We compute and write the space-averaged Nusselt number and the normalize gas volume in time.
event logfile (t += 0.001) {
double gasvolume = 0.;
foreach (reduction(+:gasvolume))
gasvolume += (1. - f[])*dv();
scalar TL = liq->T, TG = gas->T;
foreach()
T[] = TL[] + TG[];
boundary ({T}); // foreach_boudary() does not trigger automatic bc
double ld2 = sqrt (f.sigma/(rho1 - rho2)/fabs (G.x));
double Nu = 0.;
foreach_boundary (left, reduction(+:Nu))
Nu += (T[] - T[-1,0])*cm[];
Nu *= -ld2*2./(Twall - Tsat)/sq (0.5*lambdaw);
fprintf (stderr, "level %d %g %g %g\n", maxlevel, t,
gasvolume / gasvolume0, Nu), fflush (stderr);
}We write a movie with the evolution of the interface position, the temperature, and the velocity fields.

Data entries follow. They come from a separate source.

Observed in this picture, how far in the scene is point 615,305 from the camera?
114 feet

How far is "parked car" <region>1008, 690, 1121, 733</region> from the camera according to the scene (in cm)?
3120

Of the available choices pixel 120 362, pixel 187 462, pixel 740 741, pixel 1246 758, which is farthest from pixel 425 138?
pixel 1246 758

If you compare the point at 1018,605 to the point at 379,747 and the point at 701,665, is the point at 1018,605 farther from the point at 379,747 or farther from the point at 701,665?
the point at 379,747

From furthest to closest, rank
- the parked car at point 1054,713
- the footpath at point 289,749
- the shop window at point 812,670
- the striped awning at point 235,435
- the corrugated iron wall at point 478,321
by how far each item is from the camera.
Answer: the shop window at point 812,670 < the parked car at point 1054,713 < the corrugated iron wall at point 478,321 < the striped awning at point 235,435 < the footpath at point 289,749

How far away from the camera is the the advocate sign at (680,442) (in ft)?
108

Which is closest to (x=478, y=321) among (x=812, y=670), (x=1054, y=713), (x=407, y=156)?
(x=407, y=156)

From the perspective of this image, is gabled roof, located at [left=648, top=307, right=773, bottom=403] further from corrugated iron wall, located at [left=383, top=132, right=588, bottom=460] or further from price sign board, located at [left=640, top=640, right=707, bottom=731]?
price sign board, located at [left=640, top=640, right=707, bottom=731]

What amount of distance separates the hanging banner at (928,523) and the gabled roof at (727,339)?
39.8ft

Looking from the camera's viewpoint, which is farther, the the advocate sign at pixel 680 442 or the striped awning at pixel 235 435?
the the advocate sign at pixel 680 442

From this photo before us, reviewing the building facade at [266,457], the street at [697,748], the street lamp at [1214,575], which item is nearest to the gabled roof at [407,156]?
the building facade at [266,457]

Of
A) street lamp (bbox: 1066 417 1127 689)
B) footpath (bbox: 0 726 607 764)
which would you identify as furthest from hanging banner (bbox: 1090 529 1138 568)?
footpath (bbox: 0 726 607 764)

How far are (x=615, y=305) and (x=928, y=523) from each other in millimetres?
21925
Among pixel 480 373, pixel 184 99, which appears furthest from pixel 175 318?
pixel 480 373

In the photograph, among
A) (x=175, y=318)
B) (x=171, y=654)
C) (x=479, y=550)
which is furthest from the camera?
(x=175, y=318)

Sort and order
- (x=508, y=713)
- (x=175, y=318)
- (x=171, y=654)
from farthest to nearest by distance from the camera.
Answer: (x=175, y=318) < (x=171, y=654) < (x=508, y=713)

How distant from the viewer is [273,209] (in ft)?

event movie (t += 0.002; t <= 0.35) {
if (maxlevel == 8) {
scalar ff[];
foreach()
ff[] = cm[] ? f[] : 0.;
clear();
view (ty = -0.5, psi=-pi/2.);
draw_vof ("cs", "fs", filled = -1, fc = {1.,1.,1.});
draw_vof ("ff", lw = 2.);
squares ("T", min = Tsat, max = Twall);
mirror ({0.,1.}) {
draw_vof ("cs", "fs", filled = -1, fc = {1.,1.,1.});
draw_vof ("ff", lw = 2.);
squares ("(u.x^2 + u.y^2)^0.5", spread = -1);
}
save ("movie.mp4");
}
}Results
set term push
set size ratio -1
unset xtics
unset ytics
unset border
plot "facets-6" u (-$2):($1) w l lw 1.2 lc -1 dt 3 t "LEVEL 6", \
"facets-7" u (-$2):($1) w l lw 1.2 lc -1 dt 2 t "LEVEL 7", \
"facets-8" u (-$2):($1) w l lw 1.2 lc -1 dt 1 t "LEVEL 8", \
"facets-6" u ($2):($1) w l lw 1.2 lc -1 dt 3 notitle, \
"facets-7" u ($2):($1) w l lw 1.2 lc -1 dt 2 notitle, \
"facets-8" u ($2):($1) w l lw 1.2 lc -1 dt 1 notitle
set term pop
reset
set xlabel "time [s]"
set ylabel "<Nu> [-]"
set grid
set xr[0:0.35]
#set yr[0:10]
plot "<grep 'level 6' log" u 3:5 w l lw 1.2 lc -1 dt 3 t "LEVEL 6", \
"<grep 'level 7' log" u 3:5 w l lw 1.2 lc -1 dt 2 t "LEVEL 7", \
"<grep 'level 8' log" u 3:5 w l lw 1.2 lc -1 dt 1 t "LEVEL 8"
reset
set xlabel "time [s]"
set ylabel "V_g / V_g^0 [-]"
set grid
set key left top
plot "<grep 'level 6' log" u 3:4 w l lw 1.2 lc -1 dt 3 t "LEVEL 6", \
"<grep 'level 7' log" u 3:4 w l lw 1.2 lc -1 dt 2 t "LEVEL 7", \
"<grep 'level 8' log" u 3:4 w l lw 1.2 lc -1 dt 1 t "LEVEL 8"